Consider the 2007 award, which was given to former US Vice President Al Gore and the Intergovernmental Panel on Climate Change, a fairly oblique way to approach an award that is meant for those who promote peace. That year’s award was a reminder that often the Norwegian Peace Prize Committee is looking beyond just the most meritorious candidate and instead seeking to make a political statement.

Two years later this would become even more embarrassingly apparent. Barely a year into his presidency, the committee decided to give the award to US President Barack Obama. The peace prize was given to him for his “extraordinary efforts to strengthen international diplomacy and cooperation between peoples”.

After weeks of debate over whether Obama should even be accepting the prize, the sheepish US president turned up in Oslo to accept it, while also making one of the more controversial peace prize speeches of recent times. Accepting a prize explicitly meant to go to those who work towards the “abolition” of standing armies, Obama made the argument that war is sometimes justified.

The 2012 prize, meanwhile, went to the European Union. It was a fine decision considering the peace efforts that the organisation has engendered, but also very pointed in its timing, considering the growing Eurosceptic debate of the time and the troublesome debt issues the Union was facing.

Open to accusations

This explicitly political nature of the peace prize, unlike say the ones awarded to those who have had superlative achievements in chemistry or even literature, means the committee is often under very different scrutiny. There are frequent allegations that the award is an overt political tool of the West, a conspiracy theory that – considering the belief in Pakistan that Yousafzai is being used by the US Central Intelligence Agency – is unlikely to go away in light of this award.

As it happens, the entire judging panel is made of former Norwegian politicians.

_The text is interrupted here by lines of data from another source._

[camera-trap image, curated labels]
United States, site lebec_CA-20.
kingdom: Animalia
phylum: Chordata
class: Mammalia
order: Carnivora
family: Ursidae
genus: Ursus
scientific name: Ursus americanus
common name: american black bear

There have often been arguments that the committee is not just overtly political in its approach, but also far too closely connected to internal Norwegian debates that matter less for the wider world.

In the case of Yousafzai and Satyarthi, the committee has openly admitted its decision to club the two together was not a coincidence. In the press release that accompanied the announcement, the the committee said it “regards it as an important point for a Hindu and a Muslim, an Indian and a Pakistani, to join in a common struggle for education and against extremism.”